## Исходный отрывок
* * *
Был четвертый час ночи. Вдруг в комнату полувбежал коренастый, приземистый матрос, в круглой матросской шапке с лентами, с широко открытой грудью. Его короткая шея почти сливала кудлатую голову с широкой спиной. Он то и дело хватался за револьвер и словно искал глазами, в кого бы разрядить его.
И вдруг остановился посреди комнаты, изогнулся, сразу выпрямился и заплясал матросский танец, широко размахивая ногами, отчего его широкие матросские штаны колебались в такт, как занавески. Другие матросы повскакали с мест и присоединились к нему, выделывая этот вольный танец, сатанинский танец смерти, и когда они, распаленные, вертелись в вихре забытья, вдруг остановились, и он, этот коренастый, а за ним и все другие, запевали песню смерти - смерти Равашоля:
Задуши своего хозяина,
А потом иди на виселицу, -
Так сказал Равашоль!
И каждый из них, а коренастый больше всех и лучше всех, в такт плясу, с чувством злобы и свирепой отчаянности, при слове «Равашоль» делали быстрое движение правой рукой, как будто бы кого-то хватая за глотку и душа, и давя, шевелили огромными пальцами сильных рук, душа изо всех сил, с наслаждением, садизмом и издевательством. И когда невидимые жертвы все падали задушенными, - так был типичен и выразителен танец, - они опять неслись в вихре танца, танца смерти, размашисто и вольно выделывая па там, вокруг тех, кто должен был валяться задушенными, около их ног. И опять песня смерти, и опять скользящие, за горло хватающие, извивающиеся пальцы, пальцы, душащие живых людей.
- Сма-е-е-рть!… - Сма-е-е-рть!… - Сма-е-е-рть!… - громко и заунывно, чертя кресты в воздухе, вопил тот иконописный, с ликом святого с православной иконы… И он поднялся, и он, шатаясь, подошел к этим беснующимся и млеющим в танце смерти, и судорожно брался он за свой наган, то оружие, чем приводил он в исполнение свою заветную мечту.
- Сма-е-е-рть!… - Сма-е-е-рть!… - Сма-е-е-рть!… - и он троекратно осенял большим крестом тех, кто замирал в исступленном кружении.
- Не могу! Не могу! Не могу! Тяжко мне!… - кричал тот приземистый, и он хватался за грудь, точно стремясь ее разодрать, и извивался и изгибался весь, откидывая голову. Короткая шея его и обнаженная волосатая грудь то смертельно бледнели, то вдруг вспыхивали ярко-красным огнем, заливаемые кровью, и кожа его пупырилась и обсыпалась бисером и делалась той, что называют «гусиной кожей».
- Убить! Надо убить! Кого-нибудь убить!… - и он искал револьвер, судорожно неверной рукой шаря вокруг пояса. - Жорж, что ты, с ума сошел?… - крикнул на него Железняков. - Накачайте его!
И ему дали большой стакан чистого спирта. Он, выпив его одним духом, бросил стакан. Разбилось и зазвенело… Схватился за голову, смертельно бледнея, выпрямился, замолк с открытым ртом и остановившимися глазами; шатнулся, шарахнулся и рухнул на диван, недвижимо, мертвецки пьяный.
* * *
## Предоставленные данные
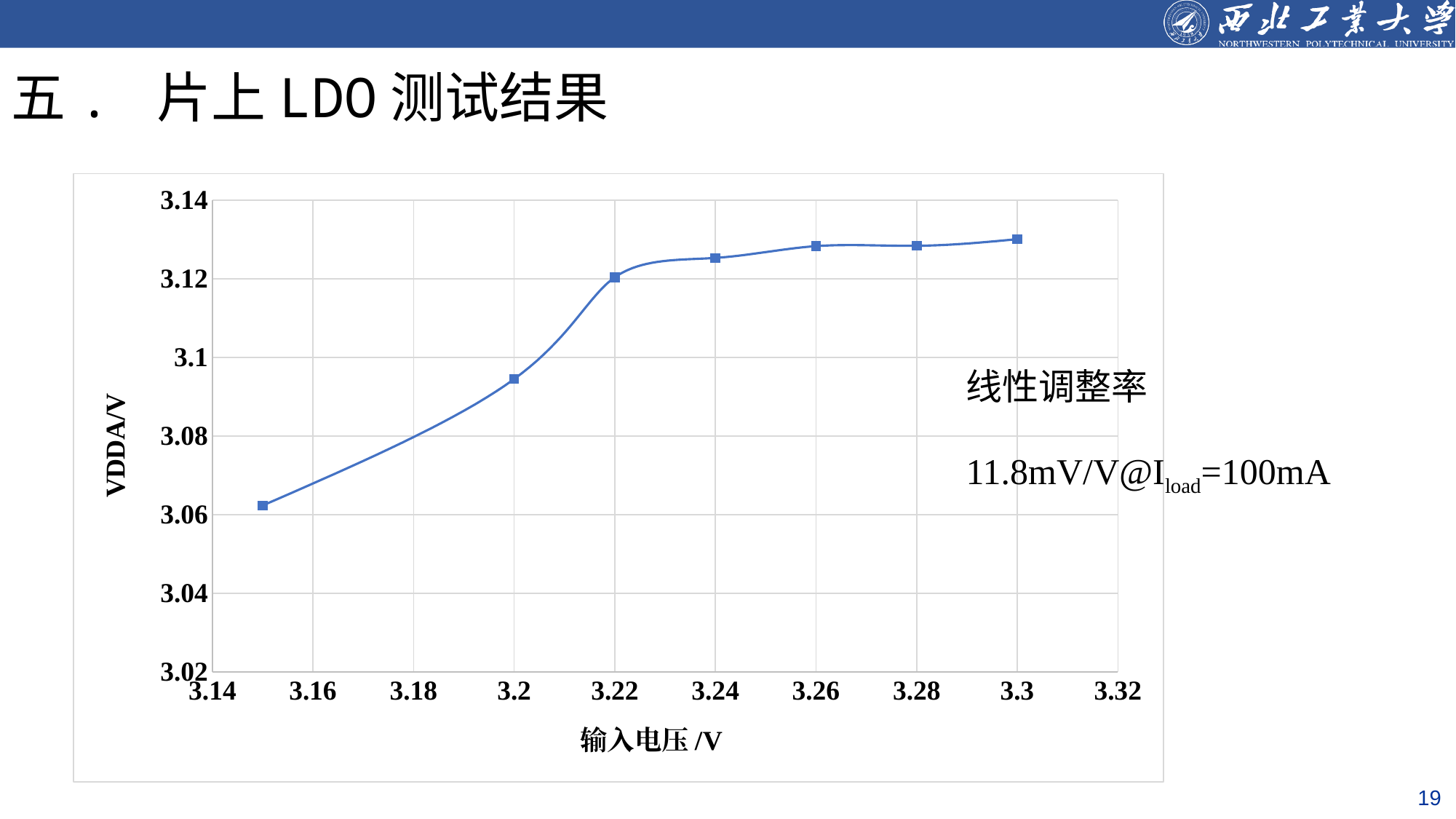
Is the VDDA value at an input voltage of 3.24 greater or less than 3.12? greater Does VDDA rise or fall as the input voltage increases along the x axis? rise Is the VDDA value at an input voltage of 3.3 greater or less than 3.12? greater Which has the larger VDDA value: input voltage 3.15 or input voltage 3.2? 3.2 At which input voltage is VDDA lowest? 3.15 How many data points are plotted on the line? 7 At which input voltage is VDDA highest? 3.3 What line regulation value is stated next to the chart? 11.8mV/V@Iload=100mA Is the VDDA value at an input voltage of 3.15 greater or less than 3.08? less What kind of chart is shown on the slide? line chart What is the label of the y axis? VDDA/V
* * *
## Задания
**1.** Определите, соответствуют ли исходному отрывку утверждения (а), (б) и (в), и подтвердите каждый ответ («да» или «нет») точной цитатой из отрывка.
(а) Вбежавший в комнату матрос был в круглой шапке с лентами.
(б) Приземистому матросу дали стакан воды.
(в) Матросы пели песню о Равашоле.
**2.** Объясните по исходному отрывку, почему широкие штаны коренастого матроса колебались в такт.
**3.** Ответьте по исходному отрывку на вопросы (а), (б) и (в).
(а) Который был час, когда в комнату вбежал матрос?
(б) Кто крикнул на Жоржа?
(в) Сколько раз иконописный осенял крестом тех, кто кружился в танце?

## Нумерованные ответы
**1.**
(а) Да: «в круглой матросской шапке с лентами».
(б) Нет: «И ему дали большой стакан чистого спирта».
(в) Да: «запевали песню смерти - смерти Равашоля».

**2.** Они колебались, потому что он плясал матросский танец, широко размахивая ногами.

**3.**
(а) Четвертый час ночи.
(б) Железняков.
(в) Три раза.